Este es el resultado de aquel encuentro.
JUNTOS
Susan y George retozan sobre la cama de agua en su apartamento mientras las seis de la tarde titubean rojas en el radio-reloj-despertador. Él se sienta a horcajadas sobre el vientre de Susan y aprisiona con sus manos las de ella contra la almohada.
—No me gustas nada, Susi. Vamos, ni un poquito, pero me encantan ese aliento tuyo matinal que huele a floristería de Bombay, tus cabellos de musgo y tu piel hecha medusa.

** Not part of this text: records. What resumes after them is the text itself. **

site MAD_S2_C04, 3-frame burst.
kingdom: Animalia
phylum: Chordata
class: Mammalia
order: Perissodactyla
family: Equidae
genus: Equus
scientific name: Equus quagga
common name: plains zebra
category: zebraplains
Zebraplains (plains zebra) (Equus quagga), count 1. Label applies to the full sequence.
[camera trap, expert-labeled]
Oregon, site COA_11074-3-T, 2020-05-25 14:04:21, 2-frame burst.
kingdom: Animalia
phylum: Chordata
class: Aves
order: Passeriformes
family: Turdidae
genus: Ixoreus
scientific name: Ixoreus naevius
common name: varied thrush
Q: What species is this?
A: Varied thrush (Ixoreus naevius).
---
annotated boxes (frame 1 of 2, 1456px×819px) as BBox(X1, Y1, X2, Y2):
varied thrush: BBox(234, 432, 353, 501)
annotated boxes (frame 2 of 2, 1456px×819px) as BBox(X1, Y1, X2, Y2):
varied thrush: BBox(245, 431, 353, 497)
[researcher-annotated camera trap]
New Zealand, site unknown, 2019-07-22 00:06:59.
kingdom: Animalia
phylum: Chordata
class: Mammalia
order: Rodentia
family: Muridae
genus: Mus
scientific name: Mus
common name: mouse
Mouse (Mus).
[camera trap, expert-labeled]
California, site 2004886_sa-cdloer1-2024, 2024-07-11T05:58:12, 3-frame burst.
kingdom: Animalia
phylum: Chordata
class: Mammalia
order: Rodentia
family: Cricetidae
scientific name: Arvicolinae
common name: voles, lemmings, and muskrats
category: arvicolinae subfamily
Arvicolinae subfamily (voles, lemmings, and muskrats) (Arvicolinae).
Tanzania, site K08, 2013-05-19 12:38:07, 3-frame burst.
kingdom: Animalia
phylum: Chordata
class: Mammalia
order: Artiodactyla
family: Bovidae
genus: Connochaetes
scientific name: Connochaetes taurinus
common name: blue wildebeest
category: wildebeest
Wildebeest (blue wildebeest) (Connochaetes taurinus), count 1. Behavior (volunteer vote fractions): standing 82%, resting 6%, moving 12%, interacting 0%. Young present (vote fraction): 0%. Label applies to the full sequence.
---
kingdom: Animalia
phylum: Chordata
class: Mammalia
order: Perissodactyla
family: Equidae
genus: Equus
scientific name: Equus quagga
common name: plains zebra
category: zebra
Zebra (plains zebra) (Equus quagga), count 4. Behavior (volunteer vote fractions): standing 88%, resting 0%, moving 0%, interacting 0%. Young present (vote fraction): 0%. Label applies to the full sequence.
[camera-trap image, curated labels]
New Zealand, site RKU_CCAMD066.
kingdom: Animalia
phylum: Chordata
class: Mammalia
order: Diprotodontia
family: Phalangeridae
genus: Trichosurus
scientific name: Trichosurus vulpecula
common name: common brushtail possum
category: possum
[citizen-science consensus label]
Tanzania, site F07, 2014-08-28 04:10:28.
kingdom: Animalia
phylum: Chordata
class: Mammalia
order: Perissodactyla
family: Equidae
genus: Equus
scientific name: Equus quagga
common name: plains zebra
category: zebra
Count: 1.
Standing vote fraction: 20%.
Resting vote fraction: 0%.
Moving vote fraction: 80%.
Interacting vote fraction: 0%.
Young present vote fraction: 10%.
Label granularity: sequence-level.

—Tu tampoco me gustas a mí, cariño. Cada día que pasa te noto más musculoso. Un día de estos tus tríceps van a reventar como globos de helio. A veces siento que me he casado con una plancha de acero inoxidable. Debe de ser que te estás haciendo joven. Si hasta te están brotando pelos negros entre las canas y se te caen los de la nariz y las orejas —Susan intenta soltarse, pero la presión que ejercen las manos de George es demasiado fuerte—. Anda, no me sueltes nunca, haz el favor. Me encanta que me oprimas.
—Si me dices un piropo, no te soltaré jamás.
—Georgie, amorcito, eres realmente despreciable.
George besa los labios de Susan, que mira despreocupada la hora en el radio-reloj-despertador, y sonríe con los ojos cerrados. Luego la libera las manos, hace una reverencia circense y se precipita en calzoncillos hacia el cuarto de baño.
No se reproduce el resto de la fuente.